- Summary:
- In this article, we look at the HSBC share price performance and why the stock could drop in the near term thanks to the double top
HSBC share price is the second-best performing in the FTSE 100 today. It is up by more than 2% a day after the company announced a new strategic shift. Other UK banks like Barclays, Lloyds, NatWest, and Standard Chartered are also rising.
What happened: HSBC Group, the biggest European bank by assets, has been under pressure lately. The company has been caught between the tensions between China and Western countries like the US. Last year, it was condemned by the US and UK after it came in support of the Hong Kong security law.
In a statement yesterday, the bank’s chairman said that it was accelerating its strategy to be a bigger bank in the Chinese market. The new strategy will be unveiled in February when it will deliver its full-year results. Mark Tucker, the chairman said;
“We are accelerating the plan by confirming areas of focus for the bank, especially in Asia where we see real opportunities to grow our wealth business and expand across South Asia.”

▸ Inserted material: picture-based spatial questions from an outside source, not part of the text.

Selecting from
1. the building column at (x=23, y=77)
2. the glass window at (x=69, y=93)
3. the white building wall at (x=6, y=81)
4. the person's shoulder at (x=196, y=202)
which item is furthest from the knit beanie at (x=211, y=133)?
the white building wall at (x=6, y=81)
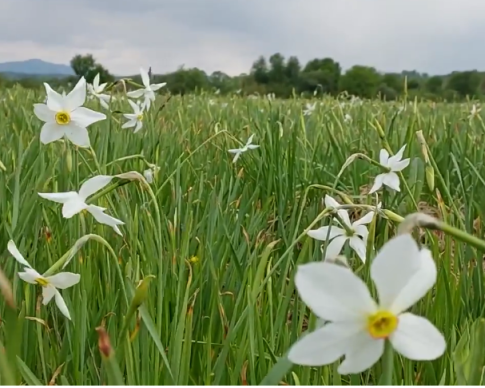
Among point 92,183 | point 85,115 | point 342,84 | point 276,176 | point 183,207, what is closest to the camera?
point 92,183

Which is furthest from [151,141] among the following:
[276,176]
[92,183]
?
[92,183]

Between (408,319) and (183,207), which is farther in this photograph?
(183,207)

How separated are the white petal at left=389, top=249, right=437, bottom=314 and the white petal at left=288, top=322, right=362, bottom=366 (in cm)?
3

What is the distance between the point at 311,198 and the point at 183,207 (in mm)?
410

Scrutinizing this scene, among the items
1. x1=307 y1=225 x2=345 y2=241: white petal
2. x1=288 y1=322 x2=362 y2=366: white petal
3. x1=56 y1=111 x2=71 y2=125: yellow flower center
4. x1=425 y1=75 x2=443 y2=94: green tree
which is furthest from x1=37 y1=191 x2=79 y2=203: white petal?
x1=425 y1=75 x2=443 y2=94: green tree

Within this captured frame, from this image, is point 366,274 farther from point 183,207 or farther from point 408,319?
point 183,207

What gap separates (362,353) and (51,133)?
1.04m

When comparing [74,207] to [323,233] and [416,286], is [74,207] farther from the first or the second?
[416,286]

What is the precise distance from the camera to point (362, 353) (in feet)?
1.42

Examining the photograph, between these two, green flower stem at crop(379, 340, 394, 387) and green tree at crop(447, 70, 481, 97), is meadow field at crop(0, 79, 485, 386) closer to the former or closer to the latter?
green flower stem at crop(379, 340, 394, 387)

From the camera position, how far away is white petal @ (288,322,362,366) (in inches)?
16.3

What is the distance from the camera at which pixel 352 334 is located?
0.43 m

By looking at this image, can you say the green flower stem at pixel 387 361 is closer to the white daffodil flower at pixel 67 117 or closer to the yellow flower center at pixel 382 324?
the yellow flower center at pixel 382 324

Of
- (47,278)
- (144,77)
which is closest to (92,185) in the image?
(47,278)
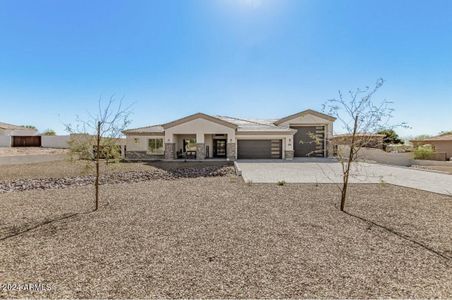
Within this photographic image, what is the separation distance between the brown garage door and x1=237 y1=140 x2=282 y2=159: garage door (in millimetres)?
35417

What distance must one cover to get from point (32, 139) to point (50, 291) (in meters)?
46.6

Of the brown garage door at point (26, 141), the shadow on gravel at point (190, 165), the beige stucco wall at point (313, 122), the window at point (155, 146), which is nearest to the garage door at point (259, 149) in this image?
the beige stucco wall at point (313, 122)

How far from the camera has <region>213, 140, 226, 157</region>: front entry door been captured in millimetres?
29344

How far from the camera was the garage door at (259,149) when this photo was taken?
2745 centimetres

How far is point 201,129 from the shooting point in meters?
26.3

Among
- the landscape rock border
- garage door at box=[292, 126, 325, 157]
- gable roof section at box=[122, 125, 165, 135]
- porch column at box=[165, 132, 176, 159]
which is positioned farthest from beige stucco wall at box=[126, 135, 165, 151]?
garage door at box=[292, 126, 325, 157]

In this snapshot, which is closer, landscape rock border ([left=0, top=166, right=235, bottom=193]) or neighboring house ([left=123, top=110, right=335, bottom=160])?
landscape rock border ([left=0, top=166, right=235, bottom=193])

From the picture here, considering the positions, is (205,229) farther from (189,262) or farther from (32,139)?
(32,139)

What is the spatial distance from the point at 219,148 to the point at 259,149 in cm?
518

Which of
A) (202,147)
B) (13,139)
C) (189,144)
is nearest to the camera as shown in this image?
(202,147)

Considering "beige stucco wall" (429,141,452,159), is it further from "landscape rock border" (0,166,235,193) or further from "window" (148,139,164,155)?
"window" (148,139,164,155)

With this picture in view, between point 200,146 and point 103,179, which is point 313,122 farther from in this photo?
point 103,179

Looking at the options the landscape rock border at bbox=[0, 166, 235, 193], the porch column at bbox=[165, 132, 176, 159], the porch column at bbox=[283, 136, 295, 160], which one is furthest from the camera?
the porch column at bbox=[283, 136, 295, 160]

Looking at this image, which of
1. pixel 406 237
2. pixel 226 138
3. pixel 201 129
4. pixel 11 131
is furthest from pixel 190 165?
pixel 11 131
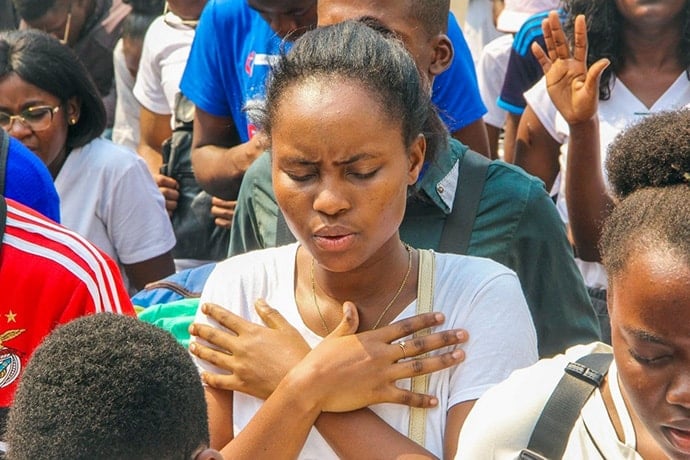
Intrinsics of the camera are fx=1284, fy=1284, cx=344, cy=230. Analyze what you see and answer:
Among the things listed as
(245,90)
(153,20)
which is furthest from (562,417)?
(153,20)

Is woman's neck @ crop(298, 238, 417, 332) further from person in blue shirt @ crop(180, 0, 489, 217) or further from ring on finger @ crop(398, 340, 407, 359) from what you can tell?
person in blue shirt @ crop(180, 0, 489, 217)

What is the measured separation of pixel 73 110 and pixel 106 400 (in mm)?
2681

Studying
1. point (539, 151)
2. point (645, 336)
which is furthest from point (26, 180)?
point (539, 151)

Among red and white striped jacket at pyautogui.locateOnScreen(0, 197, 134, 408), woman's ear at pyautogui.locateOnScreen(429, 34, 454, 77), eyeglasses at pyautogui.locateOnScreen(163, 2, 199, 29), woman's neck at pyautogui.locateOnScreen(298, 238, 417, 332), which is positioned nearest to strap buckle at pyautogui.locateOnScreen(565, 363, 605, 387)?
woman's neck at pyautogui.locateOnScreen(298, 238, 417, 332)

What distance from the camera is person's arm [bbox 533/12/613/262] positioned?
3.70 m

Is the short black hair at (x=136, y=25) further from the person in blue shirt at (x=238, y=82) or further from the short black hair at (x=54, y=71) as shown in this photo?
the person in blue shirt at (x=238, y=82)

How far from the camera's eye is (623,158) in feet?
7.76

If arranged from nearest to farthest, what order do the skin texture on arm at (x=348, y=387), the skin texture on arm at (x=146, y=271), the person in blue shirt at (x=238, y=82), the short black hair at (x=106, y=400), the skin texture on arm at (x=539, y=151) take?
1. the short black hair at (x=106, y=400)
2. the skin texture on arm at (x=348, y=387)
3. the person in blue shirt at (x=238, y=82)
4. the skin texture on arm at (x=539, y=151)
5. the skin texture on arm at (x=146, y=271)

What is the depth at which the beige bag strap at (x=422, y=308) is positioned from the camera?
8.24 ft

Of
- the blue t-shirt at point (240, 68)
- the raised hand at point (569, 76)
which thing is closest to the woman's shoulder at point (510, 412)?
the raised hand at point (569, 76)

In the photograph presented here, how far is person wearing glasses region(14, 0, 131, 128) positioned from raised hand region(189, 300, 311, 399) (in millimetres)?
3896

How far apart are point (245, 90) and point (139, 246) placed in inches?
33.4

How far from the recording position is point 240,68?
411cm

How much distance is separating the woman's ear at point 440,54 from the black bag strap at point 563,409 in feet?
3.99
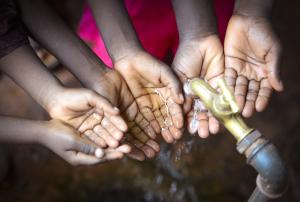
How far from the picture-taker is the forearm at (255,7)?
1.79 m

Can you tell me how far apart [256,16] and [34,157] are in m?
1.88

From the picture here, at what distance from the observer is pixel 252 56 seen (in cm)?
177

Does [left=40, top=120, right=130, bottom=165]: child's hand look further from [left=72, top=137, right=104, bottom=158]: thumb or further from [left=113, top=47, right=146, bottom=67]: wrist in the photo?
[left=113, top=47, right=146, bottom=67]: wrist

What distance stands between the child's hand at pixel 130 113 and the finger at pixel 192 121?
0.16 meters

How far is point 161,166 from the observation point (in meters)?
2.85

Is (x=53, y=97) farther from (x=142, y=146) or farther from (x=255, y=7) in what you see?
(x=255, y=7)

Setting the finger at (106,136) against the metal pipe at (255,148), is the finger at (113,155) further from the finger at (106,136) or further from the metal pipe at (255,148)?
the metal pipe at (255,148)

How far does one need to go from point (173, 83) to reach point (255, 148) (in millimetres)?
499

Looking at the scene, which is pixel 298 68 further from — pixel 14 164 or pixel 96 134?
pixel 14 164

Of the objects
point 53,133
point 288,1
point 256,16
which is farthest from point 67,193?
point 288,1

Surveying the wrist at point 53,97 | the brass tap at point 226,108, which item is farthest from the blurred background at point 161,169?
the brass tap at point 226,108

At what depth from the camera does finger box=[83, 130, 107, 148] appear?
1.58 meters

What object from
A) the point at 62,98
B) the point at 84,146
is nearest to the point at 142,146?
the point at 84,146

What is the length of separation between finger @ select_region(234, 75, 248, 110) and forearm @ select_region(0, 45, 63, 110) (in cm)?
72
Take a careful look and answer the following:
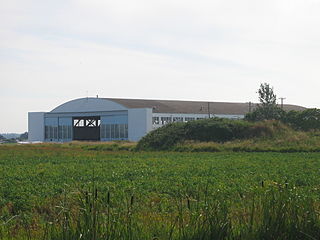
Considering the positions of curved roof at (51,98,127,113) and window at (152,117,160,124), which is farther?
curved roof at (51,98,127,113)

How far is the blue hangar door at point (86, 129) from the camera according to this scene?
77.9m

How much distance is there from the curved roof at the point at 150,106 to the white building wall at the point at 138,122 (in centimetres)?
146

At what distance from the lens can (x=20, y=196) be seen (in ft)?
47.3

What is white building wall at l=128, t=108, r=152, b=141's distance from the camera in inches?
2648

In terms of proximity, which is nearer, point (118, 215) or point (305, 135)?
point (118, 215)

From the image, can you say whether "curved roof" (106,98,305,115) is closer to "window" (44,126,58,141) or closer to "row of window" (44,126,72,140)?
"row of window" (44,126,72,140)

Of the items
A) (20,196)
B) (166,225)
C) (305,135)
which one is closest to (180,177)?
(20,196)

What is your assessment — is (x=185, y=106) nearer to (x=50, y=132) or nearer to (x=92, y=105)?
(x=92, y=105)

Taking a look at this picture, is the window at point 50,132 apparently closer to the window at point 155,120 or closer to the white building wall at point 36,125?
the white building wall at point 36,125

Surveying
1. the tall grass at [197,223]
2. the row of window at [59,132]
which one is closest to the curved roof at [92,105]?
the row of window at [59,132]

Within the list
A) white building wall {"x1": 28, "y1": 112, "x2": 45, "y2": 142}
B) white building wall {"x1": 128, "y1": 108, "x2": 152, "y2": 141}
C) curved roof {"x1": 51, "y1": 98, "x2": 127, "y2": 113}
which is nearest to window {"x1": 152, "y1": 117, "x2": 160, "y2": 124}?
white building wall {"x1": 128, "y1": 108, "x2": 152, "y2": 141}

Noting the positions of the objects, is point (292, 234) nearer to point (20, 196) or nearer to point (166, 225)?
point (166, 225)

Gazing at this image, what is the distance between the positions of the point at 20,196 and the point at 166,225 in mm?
→ 7691

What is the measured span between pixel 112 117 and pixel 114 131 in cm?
188
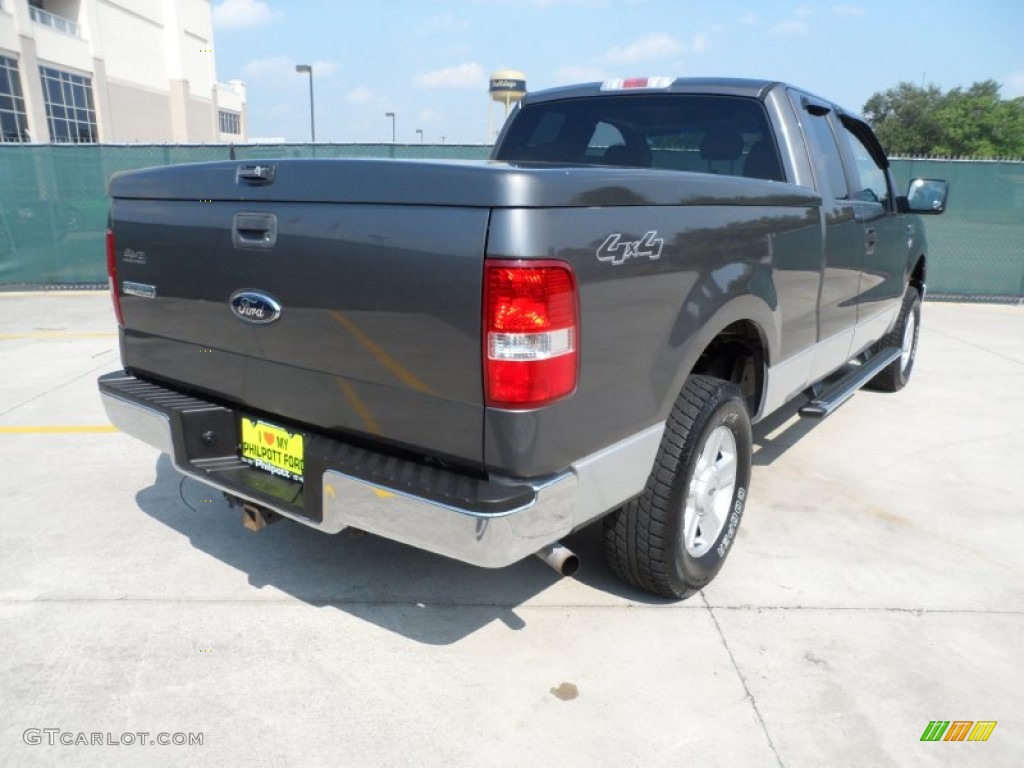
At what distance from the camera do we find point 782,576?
3240mm

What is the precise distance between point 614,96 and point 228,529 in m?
2.93

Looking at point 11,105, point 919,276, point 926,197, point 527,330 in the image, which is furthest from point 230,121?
point 527,330

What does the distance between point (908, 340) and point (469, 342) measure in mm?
5373

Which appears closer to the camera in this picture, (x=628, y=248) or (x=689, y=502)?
(x=628, y=248)

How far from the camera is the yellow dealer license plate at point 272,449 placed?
2.55m

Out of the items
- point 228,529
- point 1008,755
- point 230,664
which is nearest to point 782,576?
point 1008,755

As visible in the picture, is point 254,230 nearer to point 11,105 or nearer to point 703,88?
point 703,88

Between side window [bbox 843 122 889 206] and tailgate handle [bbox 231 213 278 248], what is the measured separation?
3425 mm

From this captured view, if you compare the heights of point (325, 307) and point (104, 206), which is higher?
point (325, 307)

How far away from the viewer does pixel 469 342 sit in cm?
205

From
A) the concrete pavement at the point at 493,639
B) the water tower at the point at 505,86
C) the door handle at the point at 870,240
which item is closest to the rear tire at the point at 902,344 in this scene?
the door handle at the point at 870,240

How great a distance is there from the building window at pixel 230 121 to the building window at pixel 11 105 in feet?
83.2

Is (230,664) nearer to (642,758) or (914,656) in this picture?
(642,758)

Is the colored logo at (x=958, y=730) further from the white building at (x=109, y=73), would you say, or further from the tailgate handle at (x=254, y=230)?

Last year, HSBC hired wealth managers in China, where it is looking to compete with companies like UBS that have a considerable market share there.
HSBC share price forecast
On the daily chart, we see that the HSBC share price has bounced back by more than 40% from its lowest level last year. However, in the past few days, the stock has been moving sideways. It has found this resistance close to the 38.2% Fibonacci retracement level. Also, it seems like the stock is forming a double-top pattern, whose neckline is at the 23.6% level at 373p.
Therefore, there are two potential outcomes for the company. First, the stock could break-out and continue rallying. Alternatively, because of the double-top, it could resume the downward trend.